Selain infrastruktur air, pemerintah juga perlu memastikan ketersediaan pompa yang dapat dimanfaatkan petani di berbagai sentra produksi. Bantuan tersebut diharapkan mampu menjaga pasokan air ketika sumber air utama mengalami penurunan debit.
“Mereka sudah kita dorong dan sudah mempersiapkannya. Sehingga mudah-mudahan dengan adanya beberapa program yang disiapkan oleh Pemprov Jabar, dampak kekeringan musim kemarau tahun ini tidak mengkhawatirkan bagi para petani di Jabar,” ujarnya.
Kekeringan Mulai Berdampak di Sejumlah Wilayah
Saeful menilai langkah antisipasi perlu dilakukan lebih awal mengingat ancaman kekeringan bukan hanya persoalan yang diperkirakan akan terjadi, tetapi telah tercatat dalam laporan kebencanaan di Jawa Barat.
Berdasarkan data BPBD Provinsi Jawa Barat hingga 18 Agustus 2026, tercatat sebanyak 24 kejadian bencana kekeringan di wilayah Jawa Barat.
Dalam rentang Januari hingga 18 Agustus 2026, berbagai kejadian bencana di Jawa Barat juga dilaporkan berdampak terhadap sekitar 1.998 hektare lahan. Namun, angka tersebut merupakan akumulasi dampak lahan dari berbagai jenis kejadian bencana sehingga tidak seluruhnya dapat dikategorikan sebagai lahan pertanian yang terdampak kekeringan.
Kondisi tersebut menjadi pengingat bagi pemerintah untuk memperkuat mitigasi, terutama di kawasan pertanian yang sangat bergantung pada ketersediaan air.
Petani Perlu Mendapat Dukungan
Saeful berharap pemerintah tidak hanya fokus pada penanganan ketika kekeringan sudah terjadi, tetapi juga memperkuat langkah pencegahan dan kesiapan menghadapi musim kemarau.

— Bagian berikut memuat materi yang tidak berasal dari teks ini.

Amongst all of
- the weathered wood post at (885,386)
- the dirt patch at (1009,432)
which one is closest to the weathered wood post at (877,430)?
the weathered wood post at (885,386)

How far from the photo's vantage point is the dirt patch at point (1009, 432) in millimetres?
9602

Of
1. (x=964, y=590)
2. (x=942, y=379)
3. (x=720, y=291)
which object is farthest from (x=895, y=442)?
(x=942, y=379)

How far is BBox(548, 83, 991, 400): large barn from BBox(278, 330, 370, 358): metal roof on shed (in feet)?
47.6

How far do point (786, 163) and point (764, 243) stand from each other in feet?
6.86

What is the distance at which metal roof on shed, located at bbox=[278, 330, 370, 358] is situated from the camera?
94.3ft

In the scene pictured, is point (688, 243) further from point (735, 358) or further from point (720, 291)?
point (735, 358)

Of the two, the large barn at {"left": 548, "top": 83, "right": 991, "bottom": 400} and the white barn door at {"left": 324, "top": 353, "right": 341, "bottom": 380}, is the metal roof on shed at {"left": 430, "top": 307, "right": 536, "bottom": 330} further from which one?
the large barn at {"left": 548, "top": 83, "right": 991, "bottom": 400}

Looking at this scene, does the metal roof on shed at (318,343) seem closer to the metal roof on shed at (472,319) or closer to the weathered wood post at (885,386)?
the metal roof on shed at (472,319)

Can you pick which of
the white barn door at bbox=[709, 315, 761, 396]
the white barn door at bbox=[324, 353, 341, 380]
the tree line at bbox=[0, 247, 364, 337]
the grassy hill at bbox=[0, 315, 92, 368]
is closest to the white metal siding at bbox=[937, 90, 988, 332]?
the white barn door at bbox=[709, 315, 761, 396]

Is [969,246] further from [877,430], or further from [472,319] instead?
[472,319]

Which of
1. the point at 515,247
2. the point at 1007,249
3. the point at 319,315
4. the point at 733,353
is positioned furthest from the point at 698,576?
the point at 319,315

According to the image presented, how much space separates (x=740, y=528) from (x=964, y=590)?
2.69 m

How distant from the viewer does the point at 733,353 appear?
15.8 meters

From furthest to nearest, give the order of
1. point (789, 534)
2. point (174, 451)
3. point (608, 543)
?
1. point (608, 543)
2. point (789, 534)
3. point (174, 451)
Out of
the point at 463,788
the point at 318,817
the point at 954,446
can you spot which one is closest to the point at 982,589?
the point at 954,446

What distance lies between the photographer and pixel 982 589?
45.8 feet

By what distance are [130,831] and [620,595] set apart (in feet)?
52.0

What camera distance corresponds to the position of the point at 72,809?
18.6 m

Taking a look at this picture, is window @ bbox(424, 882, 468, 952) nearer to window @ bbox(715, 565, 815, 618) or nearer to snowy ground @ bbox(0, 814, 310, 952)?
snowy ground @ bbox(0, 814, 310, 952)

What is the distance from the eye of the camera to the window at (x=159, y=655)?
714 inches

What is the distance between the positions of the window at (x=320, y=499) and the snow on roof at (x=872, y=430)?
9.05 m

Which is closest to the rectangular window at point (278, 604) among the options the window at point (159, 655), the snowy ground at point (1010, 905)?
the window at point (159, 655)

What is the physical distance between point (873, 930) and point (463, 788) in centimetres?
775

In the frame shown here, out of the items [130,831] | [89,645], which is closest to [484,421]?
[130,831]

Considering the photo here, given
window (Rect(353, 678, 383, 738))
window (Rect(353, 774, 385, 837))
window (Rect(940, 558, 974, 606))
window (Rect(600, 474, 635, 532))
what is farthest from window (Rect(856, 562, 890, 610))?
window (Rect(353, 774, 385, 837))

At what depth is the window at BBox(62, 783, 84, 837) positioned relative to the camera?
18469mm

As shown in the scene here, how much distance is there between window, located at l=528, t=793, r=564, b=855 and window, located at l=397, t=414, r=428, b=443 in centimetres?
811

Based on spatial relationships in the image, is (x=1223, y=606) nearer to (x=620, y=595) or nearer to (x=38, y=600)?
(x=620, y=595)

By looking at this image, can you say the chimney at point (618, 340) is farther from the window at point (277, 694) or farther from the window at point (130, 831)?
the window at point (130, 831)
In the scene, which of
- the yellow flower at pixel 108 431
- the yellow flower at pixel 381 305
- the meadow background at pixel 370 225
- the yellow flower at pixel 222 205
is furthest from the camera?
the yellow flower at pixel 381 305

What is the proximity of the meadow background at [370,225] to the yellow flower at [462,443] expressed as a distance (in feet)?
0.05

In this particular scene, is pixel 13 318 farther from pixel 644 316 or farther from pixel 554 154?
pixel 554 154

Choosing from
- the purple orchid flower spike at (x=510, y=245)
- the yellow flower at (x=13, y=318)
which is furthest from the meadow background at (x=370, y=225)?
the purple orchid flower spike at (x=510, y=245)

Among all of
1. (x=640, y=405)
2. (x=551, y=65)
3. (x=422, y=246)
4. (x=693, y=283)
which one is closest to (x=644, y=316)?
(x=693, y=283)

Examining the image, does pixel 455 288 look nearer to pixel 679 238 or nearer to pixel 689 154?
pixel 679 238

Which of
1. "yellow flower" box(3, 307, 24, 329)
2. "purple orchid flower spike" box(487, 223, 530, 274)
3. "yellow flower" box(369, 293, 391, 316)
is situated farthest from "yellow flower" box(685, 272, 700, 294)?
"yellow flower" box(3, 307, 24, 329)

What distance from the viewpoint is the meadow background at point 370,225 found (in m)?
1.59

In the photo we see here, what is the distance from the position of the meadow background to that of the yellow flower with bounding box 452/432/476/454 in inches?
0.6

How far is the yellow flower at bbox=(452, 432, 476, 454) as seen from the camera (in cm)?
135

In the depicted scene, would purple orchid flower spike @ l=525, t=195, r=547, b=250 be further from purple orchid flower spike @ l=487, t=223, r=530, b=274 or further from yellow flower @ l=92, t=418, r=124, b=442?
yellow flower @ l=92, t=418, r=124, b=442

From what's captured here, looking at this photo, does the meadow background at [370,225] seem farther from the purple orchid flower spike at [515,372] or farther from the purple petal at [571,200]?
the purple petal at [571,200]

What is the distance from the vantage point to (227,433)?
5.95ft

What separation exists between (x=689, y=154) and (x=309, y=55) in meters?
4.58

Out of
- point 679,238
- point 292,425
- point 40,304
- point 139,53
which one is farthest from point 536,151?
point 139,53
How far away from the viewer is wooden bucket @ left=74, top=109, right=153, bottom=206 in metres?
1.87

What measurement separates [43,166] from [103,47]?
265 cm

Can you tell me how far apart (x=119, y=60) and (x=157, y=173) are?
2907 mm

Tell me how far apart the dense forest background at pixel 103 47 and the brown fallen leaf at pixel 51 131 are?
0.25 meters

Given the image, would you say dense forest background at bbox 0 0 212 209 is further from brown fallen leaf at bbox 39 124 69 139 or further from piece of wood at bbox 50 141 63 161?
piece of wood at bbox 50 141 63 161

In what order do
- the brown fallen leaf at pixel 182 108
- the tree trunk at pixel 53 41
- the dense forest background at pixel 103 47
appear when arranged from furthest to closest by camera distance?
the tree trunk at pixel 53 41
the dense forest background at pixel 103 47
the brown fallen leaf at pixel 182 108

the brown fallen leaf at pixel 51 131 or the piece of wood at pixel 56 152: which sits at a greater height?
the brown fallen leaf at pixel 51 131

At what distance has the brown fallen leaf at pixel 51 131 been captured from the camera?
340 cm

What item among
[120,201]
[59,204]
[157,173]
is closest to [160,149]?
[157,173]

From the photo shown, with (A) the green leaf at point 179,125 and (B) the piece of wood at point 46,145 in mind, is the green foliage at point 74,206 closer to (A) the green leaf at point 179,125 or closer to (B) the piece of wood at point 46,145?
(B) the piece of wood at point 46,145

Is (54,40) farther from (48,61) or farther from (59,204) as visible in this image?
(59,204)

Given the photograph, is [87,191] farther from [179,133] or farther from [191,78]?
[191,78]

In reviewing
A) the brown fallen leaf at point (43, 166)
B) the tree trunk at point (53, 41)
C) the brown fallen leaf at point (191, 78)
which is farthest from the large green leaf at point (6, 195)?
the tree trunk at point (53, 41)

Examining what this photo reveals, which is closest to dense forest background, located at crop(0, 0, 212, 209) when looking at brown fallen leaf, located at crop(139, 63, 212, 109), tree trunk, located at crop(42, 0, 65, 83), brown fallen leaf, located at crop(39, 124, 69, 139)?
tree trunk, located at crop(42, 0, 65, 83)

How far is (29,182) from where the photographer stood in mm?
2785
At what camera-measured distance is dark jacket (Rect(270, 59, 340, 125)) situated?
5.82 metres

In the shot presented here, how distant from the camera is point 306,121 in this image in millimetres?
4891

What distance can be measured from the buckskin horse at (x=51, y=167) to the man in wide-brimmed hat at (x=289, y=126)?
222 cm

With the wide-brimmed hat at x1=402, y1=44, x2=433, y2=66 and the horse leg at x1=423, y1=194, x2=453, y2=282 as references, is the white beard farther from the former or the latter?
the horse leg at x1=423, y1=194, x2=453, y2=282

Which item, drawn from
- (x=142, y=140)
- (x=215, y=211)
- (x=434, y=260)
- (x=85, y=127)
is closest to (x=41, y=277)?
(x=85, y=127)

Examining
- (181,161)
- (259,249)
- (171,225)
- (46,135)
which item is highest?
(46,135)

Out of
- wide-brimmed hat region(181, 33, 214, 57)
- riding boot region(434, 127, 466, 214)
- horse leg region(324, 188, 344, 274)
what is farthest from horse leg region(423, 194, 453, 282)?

Optimalisasi irigasi, pembangunan dan pemeliharaan embung, penyediaan pompa air, serta pemetaan wilayah yang rawan kekeringan dinilai penting untuk menjaga keberlangsungan produksi pertanian.
Koordinasi antara pemerintah provinsi, pemerintah kabupaten/kota, dinas teknis, kelompok tani, hingga pemerintah desa juga perlu diperkuat agar bantuan dan dukungan dapat segera diberikan kepada wilayah yang membutuhkan.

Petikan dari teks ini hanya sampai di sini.